In France, an allée refers to a road, or path, flanked by parallel rows of trees, shrubs, statues, or stones. In European landscape design, it is an ancient concept. Visually and emotionally, the allée emphasizes a traveler’s arrival at a specific locale. It indicates a formal approach to a notable place or structure (I use the French term allée instead of alley throughout this blog post).
Oak Alley Plantation Oaks, view from 2nd floor veranda, toward levee
The allée arrived in Louisiana by way of European immigrants who settled here in the late 1700s and 1800s. In time, German, Creole French, and American planters began to accumulate vast fortunes, dependent on slave labor to cultivate crops of indigo, sugarcane, cotton, and tobacco. Intent on publicizing their wealth to their neighbors, these planter-barons would often landscape the grounds around their opulent plantation homes, planting allées and gardens mimicking formal gardens and parks of Paris, Lyon, and Marseille.
In Louisiana, an allée of magnificent native live oaks (Quercus virginiana) was regarded as a grand display of affluence as well as a sign of older, more established wealth, since the oaks could take decades to mature. On a practical level, an allée of oaks provided shelter and shade for a home. Along the Mississippi River, an allée of trees helped direct cooling breezes toward a plantation house, to reduce the intense heat of Louisiana’s summers.
In my 30+ years of travel across Louisiana in search of historic live oaks, I have photographed 16 mature allées that are still intact. Some are in obvious decline and others are even more magnificent now, in their full maturity. The three oldest of these allées can be dated to the late 1700s and early 1800s. They include:
1) The De la Ronde Oaks (also known as the Versailles Allée of Oaks), were planted in 1783 on the 21st birthday of Pierre Denis De la Ronde in what is today the town of Chalmette. The allée of oaks (about 40 oaks remain) is often misidentified as the Packenham Oaks, after the ill-fated British General Packenham who led British forces and died at the Battle of New Orleans. The allée stretched between the De la Ronde plantation manor (called “Versaille” because of its extraordinary size and beauty for the time) and the Mississippi River. The plantation was one of several plantations that were the site of the Battle of New Orleans in Dec. 1814 and early January 1815.

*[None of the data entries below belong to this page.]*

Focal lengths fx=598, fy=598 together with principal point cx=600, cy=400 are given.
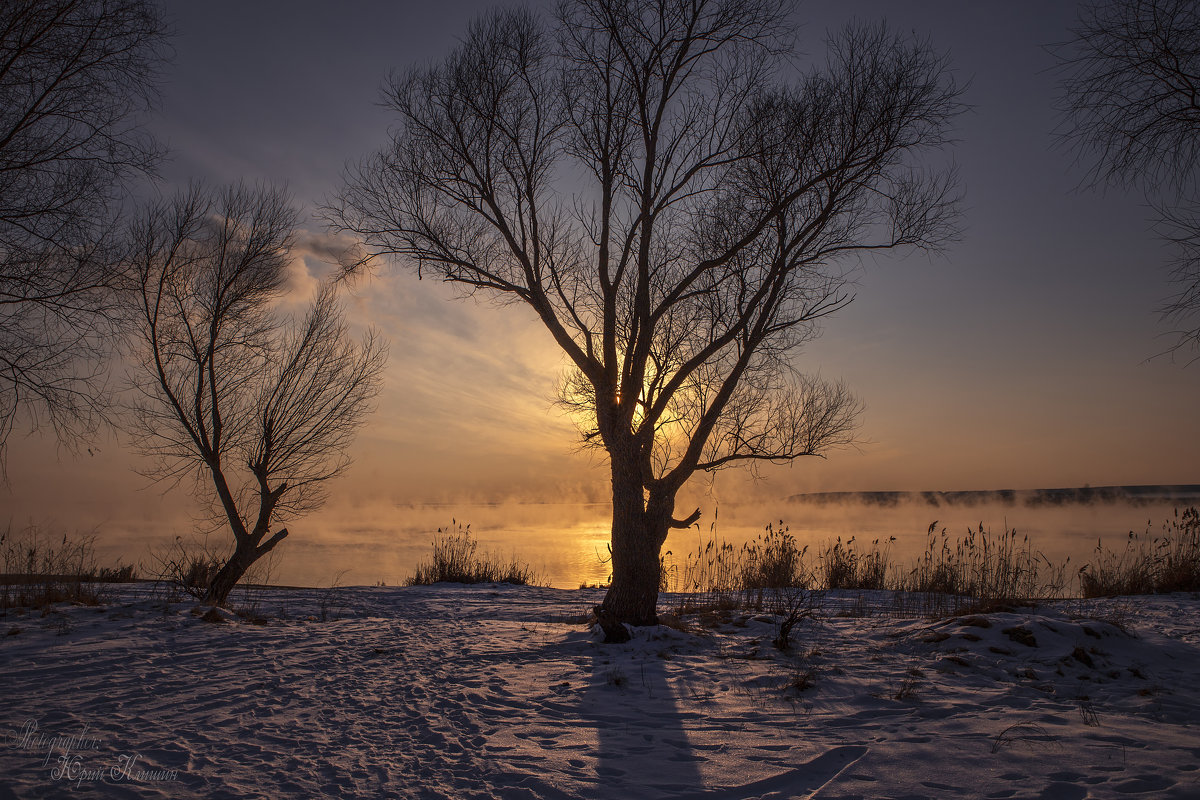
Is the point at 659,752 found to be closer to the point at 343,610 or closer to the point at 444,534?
the point at 343,610

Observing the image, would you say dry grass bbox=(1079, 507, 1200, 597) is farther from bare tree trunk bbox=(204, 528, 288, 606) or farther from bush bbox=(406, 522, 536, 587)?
bare tree trunk bbox=(204, 528, 288, 606)

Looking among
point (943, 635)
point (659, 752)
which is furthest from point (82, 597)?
point (943, 635)

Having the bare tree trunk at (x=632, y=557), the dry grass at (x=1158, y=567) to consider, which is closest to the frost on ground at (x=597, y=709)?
the bare tree trunk at (x=632, y=557)

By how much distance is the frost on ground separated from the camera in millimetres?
3334

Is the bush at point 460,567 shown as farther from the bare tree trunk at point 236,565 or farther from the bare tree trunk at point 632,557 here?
the bare tree trunk at point 632,557

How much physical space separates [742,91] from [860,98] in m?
1.53

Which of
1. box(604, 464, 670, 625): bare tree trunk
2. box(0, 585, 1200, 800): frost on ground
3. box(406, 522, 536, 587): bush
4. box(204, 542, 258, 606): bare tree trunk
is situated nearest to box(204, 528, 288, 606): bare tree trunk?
box(204, 542, 258, 606): bare tree trunk

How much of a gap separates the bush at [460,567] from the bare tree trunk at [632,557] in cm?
636

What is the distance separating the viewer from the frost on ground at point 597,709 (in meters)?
3.33

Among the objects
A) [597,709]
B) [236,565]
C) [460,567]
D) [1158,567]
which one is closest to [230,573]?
[236,565]

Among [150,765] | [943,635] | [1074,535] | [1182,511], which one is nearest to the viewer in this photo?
[150,765]

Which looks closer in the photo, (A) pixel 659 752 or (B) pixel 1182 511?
(A) pixel 659 752

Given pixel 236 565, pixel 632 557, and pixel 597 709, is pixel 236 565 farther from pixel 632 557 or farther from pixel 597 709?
pixel 597 709

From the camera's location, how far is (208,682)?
502cm
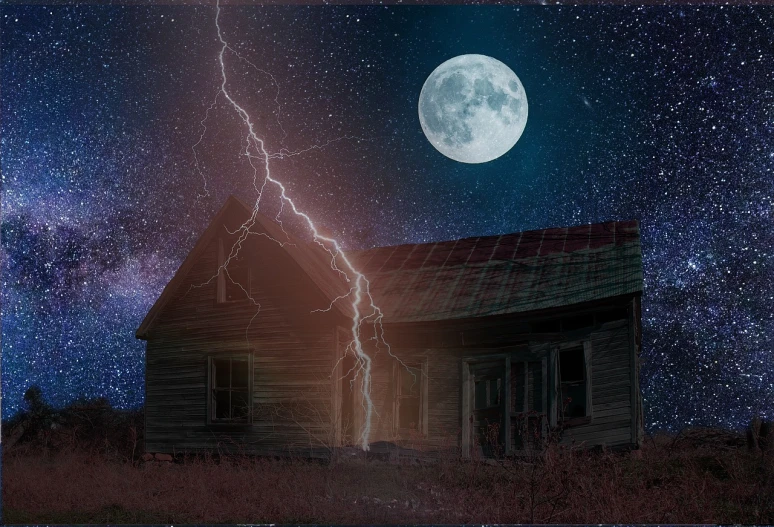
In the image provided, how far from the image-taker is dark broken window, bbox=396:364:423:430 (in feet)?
47.4

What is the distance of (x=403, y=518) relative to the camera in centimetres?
847

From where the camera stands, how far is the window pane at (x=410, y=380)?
48.0 ft

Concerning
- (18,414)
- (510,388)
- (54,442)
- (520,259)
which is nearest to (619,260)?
(520,259)

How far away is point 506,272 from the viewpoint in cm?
1524

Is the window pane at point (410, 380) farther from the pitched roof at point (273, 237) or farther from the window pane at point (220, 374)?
the window pane at point (220, 374)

2) The Audubon Oak Allée (also called the Foucher Allée) was planted by Etienne de Boré, sometime between 1776 and 1800. Etienne and his wife, Marie Marguerite, settled on a plot of land about 5 miles upriver from New Orleans where they began planting indigo around 1776 or 1777 (he changed to growing sugarcane around 1795). The original de Boré allée of oaks, according to historic maps, was much longer than the 28 oaks remaining today. It may have stretched as far as Naiad Street (the current St. Charles Avenue), but part of the land was cleared of its stately live oaks to make way for the buildings housing the Cotton Centennial Exposition of 1884.
According to Diane Weber, grounds director for Audubon Zoo and Park, the de Boré plantation house would have been located where the sea lion pool is now in Audubon Zoo, and the oak allée would have led to it. The George Washington and Martha Washington oaks would have framed the view of the home. Although the George Washington Oak is deceased, the Martha Washington Oak still survives in the rhino habitat area at the zoo.
3) The allée of 28 live oaks at Oak Alley Plantation in Vacherie was supposedly planted beginning in 1836 during the construction of the manor house (according to the most current research). Oak Alley Foundation researchers believe that the allée was created by moving mature live oaks beginning with the first three pairs of oaks in front of the plantation house. However, this explanation doesn’t account for some of the larger trees growing further from the house in each row of trees. At least three of the oaks are between 28 ft. and 30 ft. in girth, which would indicate a much older oak (my note).
The classic view of its Greek Revival mansion, framed by the quarter-mile-long tunnel of live oak limbs, is so well-known that it has become an “icon,” a symbol. No other allée that I’ve found in Louisiana is planted with such careful attention to the spacing and direction of its trees. The north-south alignment of oaks seems planned to produce dramatic side-lighting both early and late in the day. This elaborate interplay between light and shadow is, in itself, a work of art.